Main difference is the PMIX environments.

bwbarrett commented 2 years ago

I think the question is "what should we do is an end user srun --mpi=pmi1 -n 2 a.out (2 or more tasks) ?

A consequence of dropping PMI support from v5 is that we now (silently) spawn singletons, and this is very likely not what the end users would expect. If Open MPI fails to contact a PMIx server, should we issue a (warning) message if a PMI1 or PMI2 environment is detected (with two or more tasks)?

How do we do this without reinventing the wheel runtime wise?

ggouaillardet commented 2 years ago

My creativity is being tested... Challenge accepted :-)

awlauria commented 2 years ago

@wzamazon can you try with the patches linked above for main/v5.0.0?

wenduwan commented 6 months ago

Still seeing this behavior on 5.0.3

ubuntu@ip-172-31-61-3:~$ srun -n 4 hello
Hello from proc 0 of 1
Hello from proc 0 of 1
Hello from proc 0 of 1
Hello from proc 0 of 1
ubuntu@ip-172-31-61-3:~$ srun --mpi=pmix -n 4 hello
Hello from proc 0 of 4
Hello from proc 2 of 4
Hello from proc 3 of 4
Hello from proc 1 of 4
ubuntu@ip-172-31-61-3:~$ srun --mpi=pmi -n 4 hello
srun: error: Couldn't find the specified plugin name for mpi/pmi looking at all files
srun: error: cannot find mpi plugin for mpi/pmi
srun: error: MPI: Cannot create context for mpi/pmi
srun: error: MPI: Unable to load any plugin
srun: error: Invalid MPI type 'pmi', --mpi=list for acceptable types
ubuntu@ip-172-31-61-3:~$ srun --mpi=pmi1 -n 4 hello
srun: error: Couldn't find the specified plugin name for mpi/pmi1 looking at all files
srun: error: cannot find mpi plugin for mpi/pmi1
srun: error: MPI: Cannot create context for mpi/pmi1
srun: error: MPI: Unable to load any plugin
srun: error: Invalid MPI type 'pmi1', --mpi=list for acceptable types

We should at least mention this behavior on https://docs.open-mpi.org/en/v5.0.x/launching-apps/slurm.html

rhc54 commented 6 months ago

Yeah - OMPI no longer supports the older PMI versions, and you have to give the --mpi= argument or else Slurm assumes they are all singletons.

wenduwan commented 6 months ago

Updated doc https://github.com/open-mpi/ompi/pull/12515

Now we explicitly ask users to direct launch with --mpi=pmix.

I tend to say that this is good enough, but I also agree with @ggouaillardet that silently launching singletons with pmi is a bad surprise.

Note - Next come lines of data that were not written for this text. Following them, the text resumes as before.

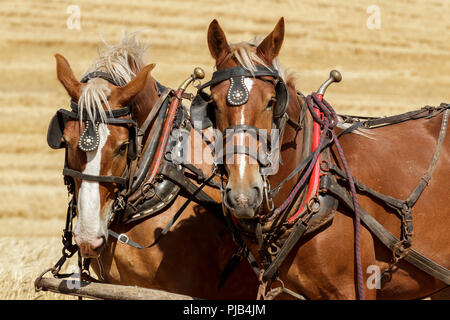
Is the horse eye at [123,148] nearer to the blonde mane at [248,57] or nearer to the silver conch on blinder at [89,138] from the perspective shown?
the silver conch on blinder at [89,138]

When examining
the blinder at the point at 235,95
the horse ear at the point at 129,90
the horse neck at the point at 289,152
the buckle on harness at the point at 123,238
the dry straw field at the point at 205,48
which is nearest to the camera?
the blinder at the point at 235,95

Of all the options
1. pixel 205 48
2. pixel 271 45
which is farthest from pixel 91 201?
pixel 205 48

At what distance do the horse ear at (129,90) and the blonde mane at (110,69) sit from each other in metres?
0.04

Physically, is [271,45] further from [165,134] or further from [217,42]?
[165,134]

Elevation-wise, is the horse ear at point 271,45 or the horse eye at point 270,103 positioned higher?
the horse ear at point 271,45

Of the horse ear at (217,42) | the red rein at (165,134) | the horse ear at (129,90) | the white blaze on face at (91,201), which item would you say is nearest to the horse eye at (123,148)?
the white blaze on face at (91,201)

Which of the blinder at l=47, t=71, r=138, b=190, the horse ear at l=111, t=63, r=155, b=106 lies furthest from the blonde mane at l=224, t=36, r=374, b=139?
the blinder at l=47, t=71, r=138, b=190

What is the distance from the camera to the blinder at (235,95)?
240cm

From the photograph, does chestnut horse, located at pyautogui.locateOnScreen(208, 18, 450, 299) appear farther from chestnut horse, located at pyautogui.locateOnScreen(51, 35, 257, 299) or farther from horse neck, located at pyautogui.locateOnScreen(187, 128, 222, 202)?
horse neck, located at pyautogui.locateOnScreen(187, 128, 222, 202)

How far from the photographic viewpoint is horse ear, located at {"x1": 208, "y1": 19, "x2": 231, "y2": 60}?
101 inches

If Open MPI fails to contact a PMIx server, should we issue a (warning) message if a PMI1 or PMI2 environment is detected (with two or more tasks)?

However, if we cannot connect to a pmi server, how can we know if the user actually wants to launch a singleton or not? In other words, how to find out the # of tasks?

rhc54 commented 6 months ago

However, if we cannot connect to a pmi server, how can we know if the user actually wants to launch a singleton or not? In other words, how to find out the # of tasks?

Yeah, we wrestled with that for a long time. There simply is no good way to discriminate singleton vs lack of an appropriate server. You could look at envars (both Slurm and ALPS/PALS provide an envar indicating number of tasks), but as we've seen, that is fragile and problematic. Couldn't come up with anything reliable 🤷‍♂️

wenduwan commented 6 months ago

For this issue though I can confirm that AWS will advise customers to direct launch with --mpi=pmix so we can resolve this for now.